Dumitrița and I are both immigrants. We know what it's like to arrive in a country that's not yours, to try to find your place in a society that's already established, to feel like an outsider even when people are kind. And we both believe in the power of arts, poetry, and music to say what words alone can't.
We didn’t want another networking event or integration program where people sit awkwardly and exchange pleasantries. We wanted to create a space where people could actually connect, through creativity, through vulnerability, through listening.
We had eleven people show up. People from different countries, different backgrounds, some who'd just arrived in Iceland, some who'd lived here their whole lives.
We filled the weekend with writing exercises, guided imagery, and expressive art activities. The beautiful part? No one had to share what they created. It was just for them.
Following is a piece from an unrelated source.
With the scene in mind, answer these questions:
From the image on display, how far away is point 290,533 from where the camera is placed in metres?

But then something interesting happened.
After each workshop, we'd ask people to pair up, and we made sure to mix it up each time so people were talking to someone different. We'd ask them questions like: What did you feel? How was this for you?
And they actually wanted to hear the answers. They were curious about each other. Genuinely.
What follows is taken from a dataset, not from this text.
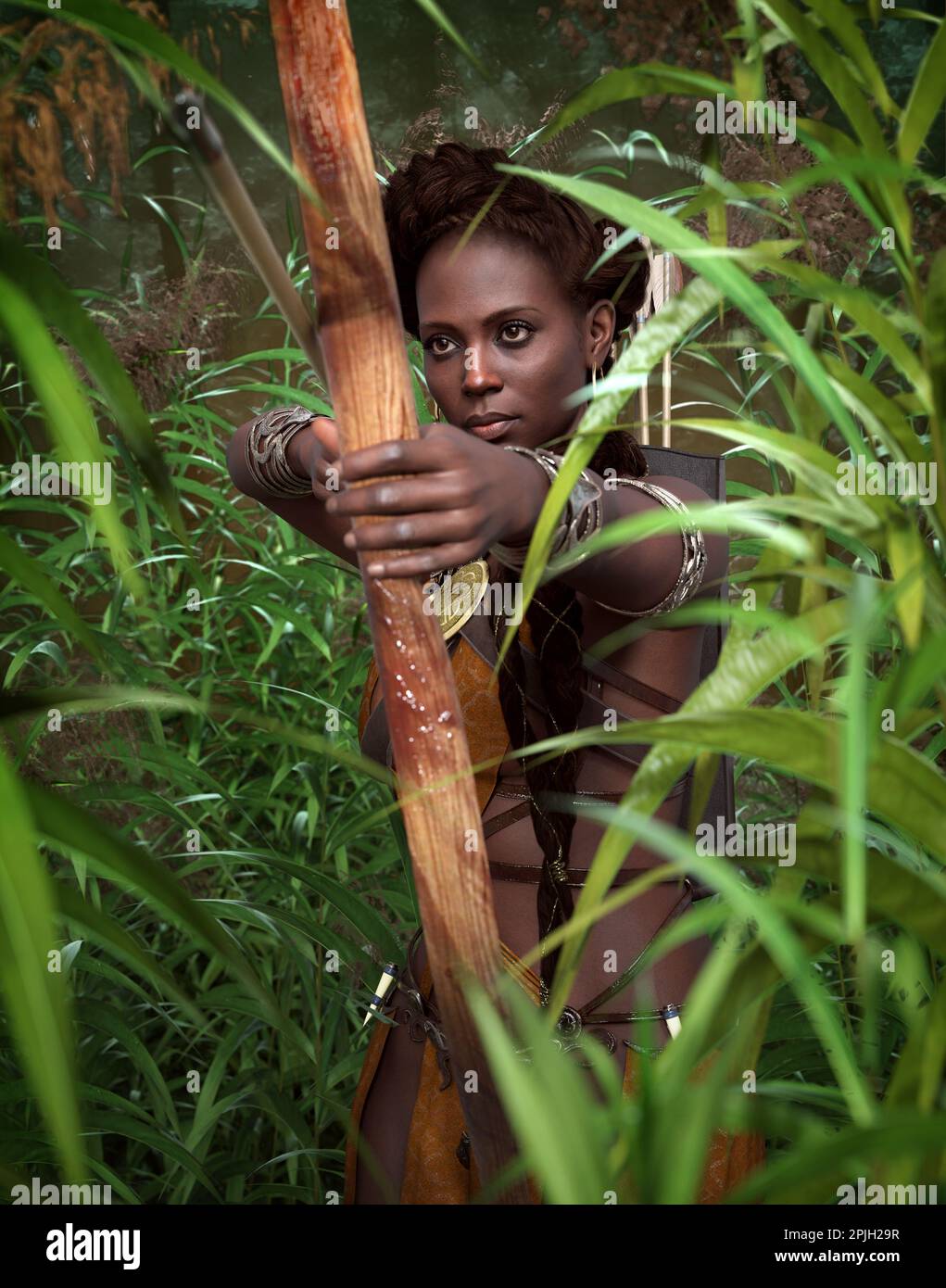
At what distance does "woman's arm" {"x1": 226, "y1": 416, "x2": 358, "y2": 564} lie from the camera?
629 millimetres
The energy in the room shifted every single workshop. There was laughter. There were people who were emotional. There was so much support happening between strangers who, two days earlier, didn't know each other existed.
And the best part was watching the cultural differences just... dissolve. It wasn't that they didn't matter anymore. It was just that they stopped being the thing people focused on. What people focused on was each other.
In their final reflections, people said they felt safe and that they felt trust. They said they felt seen. They said they felt like they belonged to something, like they were part of a community. These were people who came looking for connection, and they found it.
That's what we were hoping for. And it happened.
By the end of the weekend, everyone had written a poem. And our musicians, María Viktoría Einarsdóttir, Sigrún Kristbjörg Jónsdóttir, and Geoffrey Stekelenburg, will create personal soundtracks for each one. Those poems with their music will be available on streaming services. And in early September, we're hosting an event where participants will perform their poems with the music, with their families and friends there to witness it.
None of this would have been possible without our friends at Hafnar.Haus for opening their space to us, truly the creative heart of Reykjavík, and the Immigrant Fund from Iceland's Ministry of Social Affairs and Housing. Their support allowed us to offer this entire weekend completely free.
Because here's the thing we know now more than ever: everyone has a poem inside them. Some people's poems are close to the surface. Some are buried deeper, hidden behind fear, self-judgement, and cultural norms. Our job is to create spaces where those poems can come out. Where people can be heard.
That's what Languages of the Heart was about. That's what we're going to keep on doing.